DOEL VAN OEFENING »
Beantwoord de volgende vragen over de brontekst, elk op een eigen regel en gemarkeerd met dezelfde letter.
(a) Welke dienst geeft advies over de hinder van meldingsplichtige activiteiten ingevolge de Wet milieubeheer?
(b) Wat mag er binnen de milieuzone-trillingshinder spoor niet worden gebouwd?
(c) Wat moet uit onderzoek blijken voordat burgemeester en wethouders voor een bouwplan mogen afwijken van lid 11.1.1?

BRONTEKST »

((

Burgemeester en wethouders kunnen bij een omgevingsvergunning afwijken van het bepaalde in lid 10.3.1 onder b, c, d en f voor:

  1. het hebben van meer dan één arbeidsplaats;

  2. meldingsplichtige activiteiten ingevolge de Wet milieubeheer voor zover die activiteiten blijkens een advies van de Omgevingsdienst Zuid-Holland Zuid geen onevenredige hinder voor de omgeving zullen veroorzaken en vanuit planologisch oogpunt ter plaatse acceptabel kunnen worden geacht;

  3. voor het parkeren op de openbare weg voor zover dat niet leidt tot een onevenredige aantasting van de verkeers- en parkeersituatie ter plaatse;

  4. voor een beperkte verkoop als ondergeschikte activiteit, uitsluitend in verband met het vrije beroep en/of het aan huis verbonden beroep dat in de woonruimten wordt uitgeoefend.

 

Artikel 11 Algemene aanduidingsregels

 

11.1 Milieuzone-trillingshinder spoor

 

11.1.1 Bouwverbod

Binnen de milieuzone-trillingshinder spoor mogen geen woningen worden gebouwd.

 

 

11.1.2 Afwijking

Burgemeester en wethouders kunnen ten behoeve van een bouwplan afwijken van het bepaalde in lid 11.1.1. als uit onderzoek blijkt dat rekening is gehouden met trillingshinder.

))

VASTGELEGDE GEGEVENS »

((

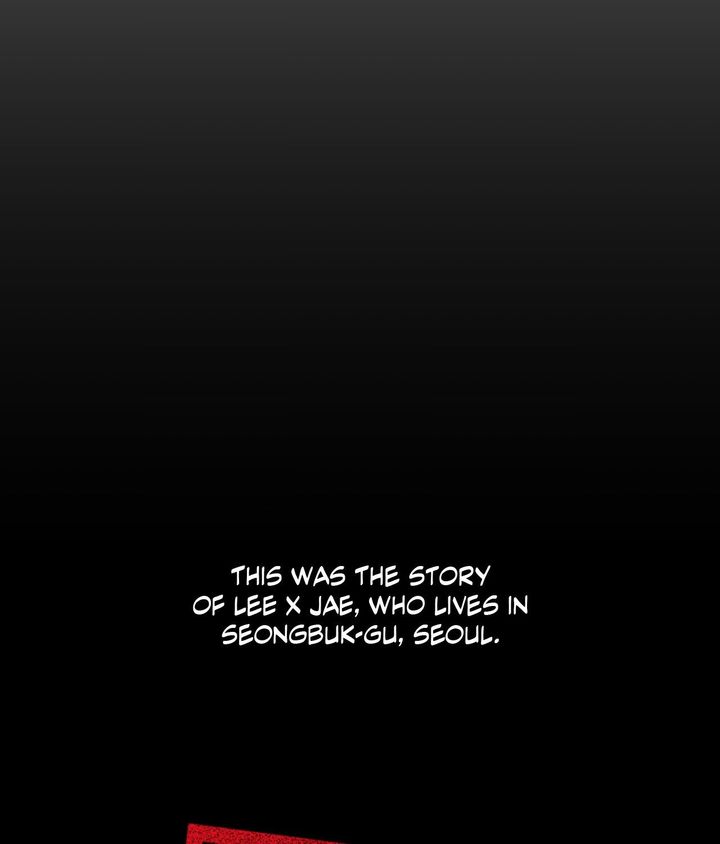 True or False? - Chapter 36 - picture 45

))

ANTWOORDRUIMTE »
(a) De Omgevingsdienst Zuid-Holland Zuid.
(b) Woningen.
(c) Dat er rekening is gehouden met trillingshinder.